Aspects of data portability also deserve consideration when selecting tools. A manufacturer of pumps and compressors ensures that data can be exported at any time. This precaution protects against dependencies on individual vendors. Should a change become necessary, information can be migrated without issues. Such exit strategies are, of course, part of a professional evaluation.

My KIROI Analysis

The systematic evaluation of digital tools is no longer an optional luxury. It represents a business necessity. Leaders who invest time and resources in effective AI tool testing avoid costly wrong decisions. The examples from various areas of mechanical engineering show recurring patterns. Technical compatibility, user acceptance, and strategic fit form the three pillars of successful tool selection.

Particularly noteworthy is the importance of interdisciplinary evaluation. Purely technical assessments fall short. The involvement of end-users increases acceptance and identifies practical problems early on. Pilot phases with clear success criteria provide objective decision-making bases. They significantly reduce the risk of misjudgements.

Transruption coaching supports companies with this complex task. The guidance includes the development of individual evaluation frameworks and the moderation of selection processes. External perspectives help to identify blind spots and avoid premature decisions. This support proves particularly valuable in transformation projects. The combination of methodological approaches and industry-specific knowledge creates added value for everyone involved.

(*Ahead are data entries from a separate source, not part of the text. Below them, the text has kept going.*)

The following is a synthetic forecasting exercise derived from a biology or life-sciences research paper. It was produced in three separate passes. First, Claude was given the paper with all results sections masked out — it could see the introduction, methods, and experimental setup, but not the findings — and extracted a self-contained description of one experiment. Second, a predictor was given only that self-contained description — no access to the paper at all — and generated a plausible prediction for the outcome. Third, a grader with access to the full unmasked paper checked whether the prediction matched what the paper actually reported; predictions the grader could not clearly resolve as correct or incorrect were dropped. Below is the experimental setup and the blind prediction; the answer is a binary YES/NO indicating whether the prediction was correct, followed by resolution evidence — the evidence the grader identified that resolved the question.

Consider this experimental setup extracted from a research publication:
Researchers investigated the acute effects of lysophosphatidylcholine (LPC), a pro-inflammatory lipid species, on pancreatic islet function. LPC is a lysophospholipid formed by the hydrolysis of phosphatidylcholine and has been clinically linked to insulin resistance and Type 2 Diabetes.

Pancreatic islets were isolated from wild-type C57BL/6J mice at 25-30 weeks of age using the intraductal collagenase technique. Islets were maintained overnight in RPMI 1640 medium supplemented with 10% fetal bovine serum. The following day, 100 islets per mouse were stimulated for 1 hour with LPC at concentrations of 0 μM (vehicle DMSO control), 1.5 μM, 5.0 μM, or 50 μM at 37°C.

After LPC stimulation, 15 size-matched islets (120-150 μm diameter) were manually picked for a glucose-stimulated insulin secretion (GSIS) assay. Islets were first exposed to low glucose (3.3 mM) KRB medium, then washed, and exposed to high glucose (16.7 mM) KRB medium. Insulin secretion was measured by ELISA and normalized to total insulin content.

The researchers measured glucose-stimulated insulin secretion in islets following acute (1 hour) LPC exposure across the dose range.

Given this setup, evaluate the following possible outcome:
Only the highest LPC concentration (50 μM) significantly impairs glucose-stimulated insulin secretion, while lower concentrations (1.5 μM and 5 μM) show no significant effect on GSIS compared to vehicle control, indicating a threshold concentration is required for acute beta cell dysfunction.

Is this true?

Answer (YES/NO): NO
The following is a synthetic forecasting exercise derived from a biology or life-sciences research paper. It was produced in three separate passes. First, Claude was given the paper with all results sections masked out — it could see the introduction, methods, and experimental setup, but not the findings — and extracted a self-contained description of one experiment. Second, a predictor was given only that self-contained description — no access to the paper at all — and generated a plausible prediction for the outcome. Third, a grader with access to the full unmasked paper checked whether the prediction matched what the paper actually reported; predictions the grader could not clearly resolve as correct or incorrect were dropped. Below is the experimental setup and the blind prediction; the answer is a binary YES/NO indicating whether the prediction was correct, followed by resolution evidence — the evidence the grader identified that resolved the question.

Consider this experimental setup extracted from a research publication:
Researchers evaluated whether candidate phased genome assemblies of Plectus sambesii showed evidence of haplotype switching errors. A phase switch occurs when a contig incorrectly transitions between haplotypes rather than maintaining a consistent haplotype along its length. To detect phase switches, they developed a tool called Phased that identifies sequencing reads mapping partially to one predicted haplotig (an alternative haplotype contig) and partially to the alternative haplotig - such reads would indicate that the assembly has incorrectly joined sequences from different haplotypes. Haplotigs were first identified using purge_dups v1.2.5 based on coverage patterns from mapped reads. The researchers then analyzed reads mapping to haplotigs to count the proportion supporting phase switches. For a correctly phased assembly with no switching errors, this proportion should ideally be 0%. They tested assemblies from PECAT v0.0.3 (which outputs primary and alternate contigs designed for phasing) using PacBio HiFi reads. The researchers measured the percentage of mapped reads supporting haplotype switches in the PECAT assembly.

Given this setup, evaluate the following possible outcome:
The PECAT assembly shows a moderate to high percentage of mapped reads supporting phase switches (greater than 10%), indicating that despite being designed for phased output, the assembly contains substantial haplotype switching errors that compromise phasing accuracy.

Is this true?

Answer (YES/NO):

Leaders should view tool selection as a strategic process. Hasty decisions made under pressure rarely lead to optimal outcomes. Investments in careful evaluation pay off through smooth implementation and long-term use. Digital transformation succeeds where technology and people work together harmoniously.

Further links from the text above:

[1] Bitkom Guide to Digital Transformation

[2] VDMA Mechanical Engineering News

[3] Fraunhofer Research Area Production

For more information and if you have any questions, please contact Contact us or read more blog posts on the topic Artificial intelligence here.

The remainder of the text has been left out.